# [Exercise aim]
State how many lines in the items below contain the string "left", with case counting. Give only the number.

(Data for spatial reasoning questions)
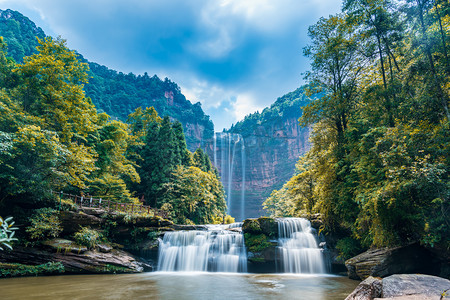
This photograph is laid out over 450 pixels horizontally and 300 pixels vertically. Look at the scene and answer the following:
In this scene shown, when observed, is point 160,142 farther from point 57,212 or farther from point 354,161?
point 354,161

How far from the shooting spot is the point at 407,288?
4.88 metres

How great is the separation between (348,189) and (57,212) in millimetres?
15741

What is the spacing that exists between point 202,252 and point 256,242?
3.73 metres

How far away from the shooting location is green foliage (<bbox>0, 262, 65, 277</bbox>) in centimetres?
1057

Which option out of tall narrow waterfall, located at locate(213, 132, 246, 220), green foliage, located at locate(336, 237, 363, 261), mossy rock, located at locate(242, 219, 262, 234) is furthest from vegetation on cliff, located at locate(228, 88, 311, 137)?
green foliage, located at locate(336, 237, 363, 261)

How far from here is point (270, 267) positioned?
48.3 ft

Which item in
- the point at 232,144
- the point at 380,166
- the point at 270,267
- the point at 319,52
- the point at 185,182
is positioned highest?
the point at 232,144

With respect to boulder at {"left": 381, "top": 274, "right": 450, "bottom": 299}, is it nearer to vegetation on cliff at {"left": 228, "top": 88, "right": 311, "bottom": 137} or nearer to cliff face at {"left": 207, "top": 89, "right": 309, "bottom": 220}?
cliff face at {"left": 207, "top": 89, "right": 309, "bottom": 220}

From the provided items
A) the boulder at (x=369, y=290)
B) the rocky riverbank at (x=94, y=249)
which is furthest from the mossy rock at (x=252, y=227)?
the boulder at (x=369, y=290)

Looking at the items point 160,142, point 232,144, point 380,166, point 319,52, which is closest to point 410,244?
point 380,166

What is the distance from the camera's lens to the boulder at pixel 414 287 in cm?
462

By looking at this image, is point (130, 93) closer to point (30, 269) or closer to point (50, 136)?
point (50, 136)

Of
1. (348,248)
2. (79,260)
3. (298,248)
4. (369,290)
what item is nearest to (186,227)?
(79,260)

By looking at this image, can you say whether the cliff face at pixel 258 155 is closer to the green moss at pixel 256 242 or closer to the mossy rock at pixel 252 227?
the mossy rock at pixel 252 227
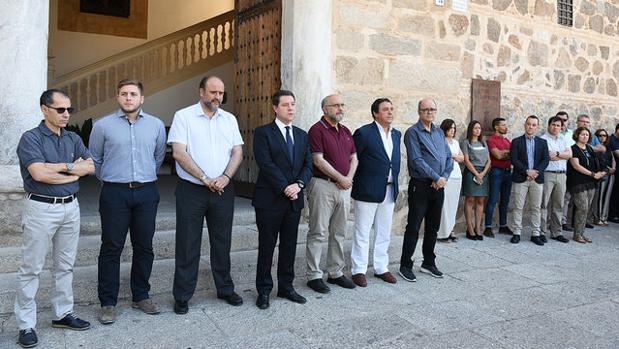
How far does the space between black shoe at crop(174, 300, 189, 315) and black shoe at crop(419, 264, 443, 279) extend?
240 cm

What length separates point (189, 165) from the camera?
3727 millimetres

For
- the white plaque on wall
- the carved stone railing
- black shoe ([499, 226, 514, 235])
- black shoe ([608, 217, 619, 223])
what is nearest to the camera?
the white plaque on wall

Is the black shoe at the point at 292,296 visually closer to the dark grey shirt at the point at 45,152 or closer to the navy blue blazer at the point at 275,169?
the navy blue blazer at the point at 275,169

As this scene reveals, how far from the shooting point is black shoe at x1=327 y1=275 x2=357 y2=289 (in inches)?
177

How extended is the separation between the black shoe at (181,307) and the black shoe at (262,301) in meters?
0.54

# [The reply]
2